Figure 1: Schematic overview of our vision for taxonomy production. It consists of three processes: 1) Gathering and enriching candidate terms from all the various in a candidate pool. The output of the candidate pool are so-called proto-concepts. 2) Placing proto-concepts within a taxonomy for further editorial processing. 3) Compiling taxonomies based on pre-specified rules to create a product-taxonomy. Please note that the figure describes processes, which may be supported by the same system.

Candidate pool & services

Our initial focus was on the part of the taxonomy production process where we estimated most could be gained: developing a shared infrastructure and set of services for processing candidate terms. This infrastructure consists of a so-called candidate pool, shown in Figure 1, which is a triple store that stores each candidate term supplied to us, along with several services that enrich these candidate terms. Storing candidate terms and their enrichments in a candidate pool enables memorization of previous assessments of candidate terms, thereby allowing for quick comparisons of new candidates with existing data and eliminating the need for their repeated assessment. The candidate term enrichment services enable normalizing terms to the lexical variant preferred by specific taxonomies, counting their frequencies in our literature corpora, categorizing them to different scientific domains to efficiently assign them to the SME specialized in that domain, and clustering them with their synonymous terms. Additional services, such as hierarchy suggestion and ambiguity scoring are currently on our roadmap. The output of the candidate pool are so-called proto-concepts, which are collections of synonymous terms, which ideally also contain a suggestion on where they should be placed within a specific taxonomy in the taxonomy management system.
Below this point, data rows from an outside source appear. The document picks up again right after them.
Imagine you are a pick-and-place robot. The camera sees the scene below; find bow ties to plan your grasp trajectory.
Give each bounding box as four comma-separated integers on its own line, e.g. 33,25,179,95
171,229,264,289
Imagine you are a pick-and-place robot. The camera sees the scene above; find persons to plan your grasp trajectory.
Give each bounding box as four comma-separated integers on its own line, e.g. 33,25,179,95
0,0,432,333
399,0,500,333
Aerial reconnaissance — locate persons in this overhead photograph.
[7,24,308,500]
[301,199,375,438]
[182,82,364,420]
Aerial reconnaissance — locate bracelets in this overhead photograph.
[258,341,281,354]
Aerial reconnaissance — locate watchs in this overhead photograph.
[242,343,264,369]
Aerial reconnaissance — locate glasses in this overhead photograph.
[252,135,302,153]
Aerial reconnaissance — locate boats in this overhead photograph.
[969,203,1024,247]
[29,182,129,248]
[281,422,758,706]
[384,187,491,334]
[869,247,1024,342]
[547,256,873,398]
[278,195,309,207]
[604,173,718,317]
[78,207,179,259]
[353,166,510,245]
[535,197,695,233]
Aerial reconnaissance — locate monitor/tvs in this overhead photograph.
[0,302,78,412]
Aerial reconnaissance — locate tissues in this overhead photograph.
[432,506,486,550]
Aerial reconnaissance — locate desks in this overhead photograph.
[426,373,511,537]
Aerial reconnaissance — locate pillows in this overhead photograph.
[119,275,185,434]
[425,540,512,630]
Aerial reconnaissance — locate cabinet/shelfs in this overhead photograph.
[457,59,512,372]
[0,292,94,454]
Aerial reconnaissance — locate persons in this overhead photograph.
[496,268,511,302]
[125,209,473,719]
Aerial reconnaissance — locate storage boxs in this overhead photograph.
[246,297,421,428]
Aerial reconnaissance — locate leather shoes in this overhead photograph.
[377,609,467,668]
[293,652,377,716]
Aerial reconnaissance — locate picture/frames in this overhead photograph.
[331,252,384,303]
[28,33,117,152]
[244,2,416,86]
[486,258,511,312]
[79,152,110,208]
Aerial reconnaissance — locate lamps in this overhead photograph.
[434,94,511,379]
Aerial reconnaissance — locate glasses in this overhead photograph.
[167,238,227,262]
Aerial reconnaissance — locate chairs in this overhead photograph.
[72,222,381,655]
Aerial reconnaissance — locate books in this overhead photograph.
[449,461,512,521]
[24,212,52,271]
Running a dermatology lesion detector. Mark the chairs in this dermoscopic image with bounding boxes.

Domain-oriented taxonomy architecture

To improve the reuse of existing taxonomy data, we aim to move from a product-oriented architecture for our taxonomies to a domain oriented one. In a domain-oriented architecture, each scientific domain would be represented by a single pre-built taxonomy branch. Product taxonomies would then be able to select their required subset (i.e. concepts and labels) from these pre-built branches, combining them with selections from other pre-built branches covering other domains. The result would then be an equivalent product taxonomy as currently is being produced but eliminating duplicated taxonomy curation efforts. To support different needs of different product taxonomies, such a domain-based architecture would require a number of advanced features. For example, to support different granularities of concepts, concepts would need to be specified at their maximum granularity by default (e.g. different brand names of drugs are not considered to be synonymous to each other). Coarser granularities of concepts could then be achieved by "rolling up" child concepts to a pre-defined parent. Other modifications would include filtering out specific subsets of labels, using different preferred labels, and automatically adding qualifiers to terms that occur in multiple scientific domains and will therefore be ambiguous. Many of these features would be supported by what we refer to as a taxonomy compiler, shown in Figure 1, which would perform these operations based on pre-specified rules, which sometimes require flags to be assigned to concepts or labels.

Outlook

Ultimately, the VOICE project should lead to comprehensive and up to date taxonomies, the quality of which is guaranteed by Elsevier SMEs, which are produced with such an efficient process that we can be highly responsive to new use cases or customer requests. Although there remain to be open questions around e.g. the feasibility of the domain-based architecture of taxonomy data, we believe our achievements up until now have put us firmly on the path to reaching these goals.